On a le service psychiatrie de Donka où on peut mettre un service d’addictologie (ou de désintoxication) ; c’est-à-dire une unité de prise en charge. Au mois de novembre 2022, notre pays et plusieurs pays Francophones de l’Afrique de l’Ouest avions fait appel à l’office des Nations Unies pour la lutte contre la drogue. Pour cette question de prise en charge thérapeutique des usagers de la drogue. Mais comme vous le savez, mettre cette politique-là demande des ressources humaines importantes : il faut former des médecins sur les thématiques de la drogue et sur la prise en charge des drogués.
Lindependant.org : Peut-on savoir le nombre de victimes de cette drogue à Conakry et à l’intérieur du pays ?

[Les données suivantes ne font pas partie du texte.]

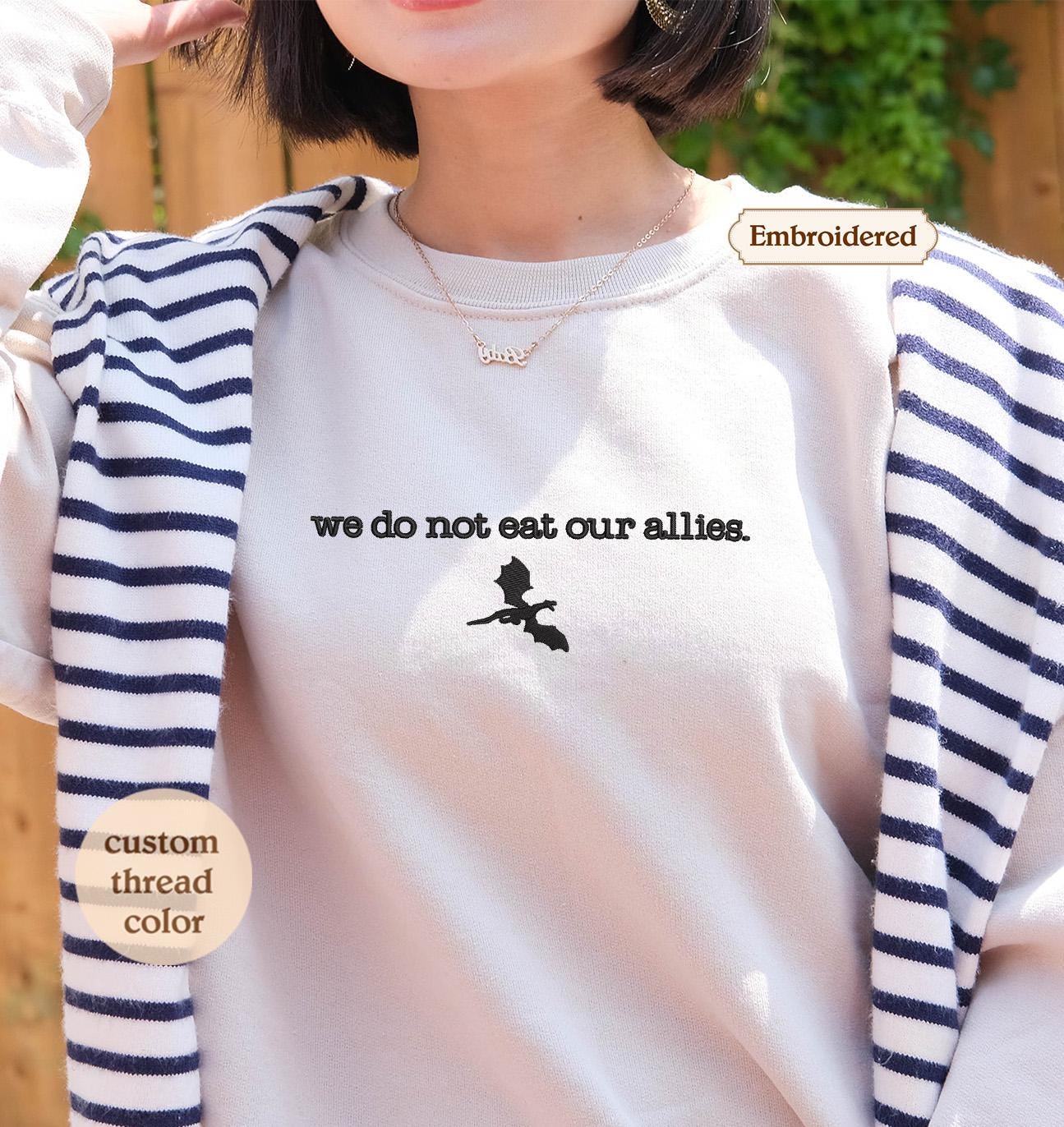 a woman wearing a t - shirt that says, we do not eat our all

Dr Thierno Bah : Aujourd’hui nous avons 10 décès ; le dernier c’était le 31 décembre 2022, et 11 rescapés. L’âge moyen de consommation est de 17 ans. Aujourd’hui, sur environ 44,4% de consommateurs, les tranches d’âge varient entre 17 à 21 ans.
Entre septembre et décembre 2022, il y a une admission de 18 cas de Kush au CMC de Matam. Quand nous avons fait le constat, on est parti vers les centres de santé à proximité du débarcadère pour leur dire de faire attention à cette nouvelle tendance de drogue.
Nous voulons un recueil de données. Les trois (3) premiers décès, c’était dans les débarcadères et les quartiers environnants (Boussoura). Les 5 autres, on les a retrouvés à Wanindara, la base militaire (aviation), à Kaloum et Dixinn. Donc si les gens sont dissuadés de venir se traiter quand ils ont pris la Kush, ils vont mourir dans les quartiers.
Lindependant.org : Votre dernier mot…
Dr Thierno Bah : Je lance un appel à toutes les structures sanitaires de ce pays, les usagers de la drogue ont droit à la santé. C’est un problème de santé public et d’urgence, s’ils viennent à l’hôpital, c’est de ne pas les orienter vers la police ou de la gendarmerie, sinon les gens vont mourir dans les quartiers, c’est que nous sommes en train d’observer en ce moment.
Notre souhait est que les jeunes s’éloignent de cette drogue, c’est une drogue mortelle, elle tue. On demande aux parents d’être très vigilants, si vous avez un fils qui change son comportement social, il faut appeler l’institut pour qu’on puisse vous aider.